Dorothy Stimson Bullitt - Death and Legacy

Death and Legacy

Dorothy Bullitt died on June 27, 1989 at the age of 97. She was interred at Evergreen Washelli Memorial Park. By the time of her death, King Broadcasting owned six television stations in four states, and radio stations in Seattle, Portland, and San Francisco, as well as a cable TV company, broadcast sales companies, and mobile production facilities; its estimated $300–400 million market value made it one of the most valuable privately held media companies on the West Coast. Bullitt bequeathed ownership of King Broadcasting to her daughters, Priscilla "Patsy" Bullitt Collins and Harriet Bullitt, who sold the properties to the Providence Journal Company in 1991 in a sale brokered by Ancil Payne. All three Bullitt children have donated substantial amounts of money and time to the Bullitt Foundation, founded by Dorothy in 1952 with a mission to protect the natural environment of the Pacific Northwest, and to other charitable organizations and causes. Patsy Bullitt Collins, who died in 2003, was ranked 16th in that year's "Slate 60" list of the nation's largest charitable donors for bequests to the Nature Conservancy, CARE USA, and the Trust for Public Land totaling $71.1 million.
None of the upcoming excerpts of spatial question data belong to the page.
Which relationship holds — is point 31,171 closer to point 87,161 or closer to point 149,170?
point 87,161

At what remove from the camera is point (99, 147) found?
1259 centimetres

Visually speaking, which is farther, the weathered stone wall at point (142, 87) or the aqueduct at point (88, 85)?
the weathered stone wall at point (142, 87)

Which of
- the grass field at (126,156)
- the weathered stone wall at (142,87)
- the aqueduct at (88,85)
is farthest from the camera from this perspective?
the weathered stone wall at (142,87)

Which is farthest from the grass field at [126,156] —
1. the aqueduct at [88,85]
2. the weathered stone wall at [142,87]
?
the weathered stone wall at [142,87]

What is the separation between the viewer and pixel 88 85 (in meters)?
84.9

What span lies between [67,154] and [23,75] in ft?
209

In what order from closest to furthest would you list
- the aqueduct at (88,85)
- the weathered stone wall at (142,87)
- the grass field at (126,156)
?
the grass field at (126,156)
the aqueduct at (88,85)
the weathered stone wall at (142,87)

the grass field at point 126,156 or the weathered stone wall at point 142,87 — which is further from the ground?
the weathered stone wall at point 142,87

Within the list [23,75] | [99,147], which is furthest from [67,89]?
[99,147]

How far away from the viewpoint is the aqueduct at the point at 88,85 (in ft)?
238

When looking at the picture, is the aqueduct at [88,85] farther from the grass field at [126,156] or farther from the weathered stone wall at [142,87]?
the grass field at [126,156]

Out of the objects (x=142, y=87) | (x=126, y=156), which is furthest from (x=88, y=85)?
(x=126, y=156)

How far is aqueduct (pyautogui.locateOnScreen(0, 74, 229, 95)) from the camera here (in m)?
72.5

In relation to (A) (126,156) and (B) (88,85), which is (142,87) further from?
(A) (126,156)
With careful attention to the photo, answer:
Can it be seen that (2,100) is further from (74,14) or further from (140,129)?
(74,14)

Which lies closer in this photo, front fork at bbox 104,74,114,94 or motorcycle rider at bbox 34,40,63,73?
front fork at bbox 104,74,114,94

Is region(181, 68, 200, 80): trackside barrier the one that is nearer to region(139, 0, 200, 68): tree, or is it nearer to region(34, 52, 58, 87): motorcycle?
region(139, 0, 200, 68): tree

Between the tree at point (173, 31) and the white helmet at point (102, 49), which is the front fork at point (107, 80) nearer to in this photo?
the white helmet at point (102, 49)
Today, King Broadcasting is a subsidiary of Belo Corporation, based in Dallas, Texas, which still runs KING-TV. Bullitt's original KING AM station changed owners, frequencies, and call letters several times in the 1990s; its old 1090 kHz frequency is currently occupied by progressive talk station KFNQ. When the Bullitt sisters sold the company to the Providence Journal in 1991, they donated KING-FM to a nonprofit organization formed by the Seattle Opera, the Seattle Symphony, and the Corporate Council for the Arts. KING-FM still broadcasts classical music in Seattle today, having never changed formats in almost 60 years of operation.